Я отрицательно мотнул головой. Слабость постепенно отступала, а после глотка воды мне с ее помощью удалось натянуть на себя и штаны. Встал на ноги я тоже при ее содействии. Медсестра доставала лишь до моей груди, но для такого маленького роста оказалась довольно сильна.

Когда я резко качнулся в сторону, она ловко подхватила меня под локоть и удержала на месте. Раньше я весил около девяносто трех килограммов при росте без малого метр девяносто, но теперь мой вес вряд ли достигал и восьмидесяти и все же, для ее комплекции он был отнюдь немалым. После того, как ко мне окончательно вернулось равновесие, а ноги обрели относительную устойчивость, она, по-прежнему придерживая под локоть, повела меня к туалету.

Помещение, в котором мы очутились, покинув мою импровизированную палату, имело внушительные размеры. В душном, разреженном тусклым светом ночных ламп полумраке, рядами стояли койки со спящими людьми, но только некоторые из них были отделены брезентовыми перегородками. Я догадался, что за ними лежат тяжелые пациенты.

Отовсюду пахло лекарствами, хлоркой и людским потом. Храп, невнятное бормотание и тихое посапывание слышались тут отчетливее. В самом дальнем углу этой сонной юдоли располагался выход на лестничную клетку, душевые и, собственно, сами туалеты. Медсестра довела меня до дверей одного из них, сняла с плеча мою руку и предложила:

— Идите, я подожду здесь. Или вам потребуется помощь?

На губах ее снова мелькнула веселая усмешка.

— Нет, как-нибудь справлюсь сам, — найдя в себе силы, ухмыльнулся я.

Справился я действительно без проблем, однако когда подошел к раковине и наткнулся на свое отражение в зеркале, на несколько секунд растерянно замер. Из него на меня смотрело худое, бескровное лицо со впалыми щеками и резко выпирающими вперед скулам. Брови на этом болезненно-бледном лице казались темнее и шире обычного, а глаза, оттененные синими кругами, сверкали лихорадочным блеском.
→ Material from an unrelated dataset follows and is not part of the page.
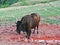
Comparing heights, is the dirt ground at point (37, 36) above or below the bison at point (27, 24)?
below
Я походил на человека, пережившего кораблекрушение или же скорее на узника концлагеря, что, впрочем, было недалеко от истины. Обветренные бесцветные губы и обритый налысо череп лишь усиливали это сходство. Задрав пижаму, я осмотрел также свои торчащие ребра и глубоко ввалившийся живот. Ну точно — ни дать ни взять узник лагеря смерти.